* Work request:
When you copy the material, keep each line exactly as it appears.

* Given information:
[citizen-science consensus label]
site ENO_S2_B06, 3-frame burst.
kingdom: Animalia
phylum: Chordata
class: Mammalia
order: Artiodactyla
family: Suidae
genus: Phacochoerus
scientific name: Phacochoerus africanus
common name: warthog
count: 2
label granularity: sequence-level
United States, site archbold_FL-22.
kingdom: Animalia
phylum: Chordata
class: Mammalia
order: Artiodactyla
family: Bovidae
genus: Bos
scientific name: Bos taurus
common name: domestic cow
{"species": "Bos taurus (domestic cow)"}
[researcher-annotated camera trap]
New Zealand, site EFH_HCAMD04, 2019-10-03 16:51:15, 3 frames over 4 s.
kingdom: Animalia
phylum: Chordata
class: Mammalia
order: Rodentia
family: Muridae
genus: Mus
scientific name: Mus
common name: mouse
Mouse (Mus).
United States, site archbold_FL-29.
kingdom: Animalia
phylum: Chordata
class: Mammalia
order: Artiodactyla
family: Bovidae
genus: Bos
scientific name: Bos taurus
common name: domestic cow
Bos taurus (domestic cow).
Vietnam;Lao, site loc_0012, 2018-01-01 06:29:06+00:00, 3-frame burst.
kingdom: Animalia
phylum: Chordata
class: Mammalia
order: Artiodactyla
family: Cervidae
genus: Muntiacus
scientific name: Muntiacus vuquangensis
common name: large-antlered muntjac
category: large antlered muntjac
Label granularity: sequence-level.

* Your solution:
[citizen-science consensus label]
site ENO_S2_B06, 3-frame burst.
kingdom: Animalia
phylum: Chordata
class: Mammalia
order: Artiodactyla
family: Suidae
genus: Phacochoerus
scientific name: Phacochoerus africanus
common name: warthog
count: 2
label granularity: sequence-level
United States, site archbold_FL-22.
kingdom: Animalia
phylum: Chordata
class: Mammalia
order: Artiodactyla
family: Bovidae
genus: Bos
scientific name: Bos taurus
common name: domestic cow
{"species": "Bos taurus (domestic cow)"}
[researcher-annotated camera trap]
New Zealand, site EFH_HCAMD04, 2019-10-03 16:51:15, 3 frames over 4 s.
kingdom: Animalia
phylum: Chordata
class: Mammalia
order: Rodentia
family: Muridae
genus: Mus
scientific name: Mus
common name: mouse
Mouse (Mus).
United States, site archbold_FL-29.
kingdom: Animalia
phylum: Chordata
class: Mammalia
order: Artiodactyla
family: Bovidae
genus: Bos
scientific name: Bos taurus
common name: domestic cow
Bos taurus (domestic cow).
Vietnam;Lao, site loc_0012, 2018-01-01 06:29:06+00:00, 3-frame burst.
kingdom: Animalia
phylum: Chordata
class: Mammalia
order: Artiodactyla
family: Cervidae
genus: Muntiacus
scientific name: Muntiacus vuquangensis
common name: large-antlered muntjac
category: large antlered muntjac
Label granularity: sequence-level.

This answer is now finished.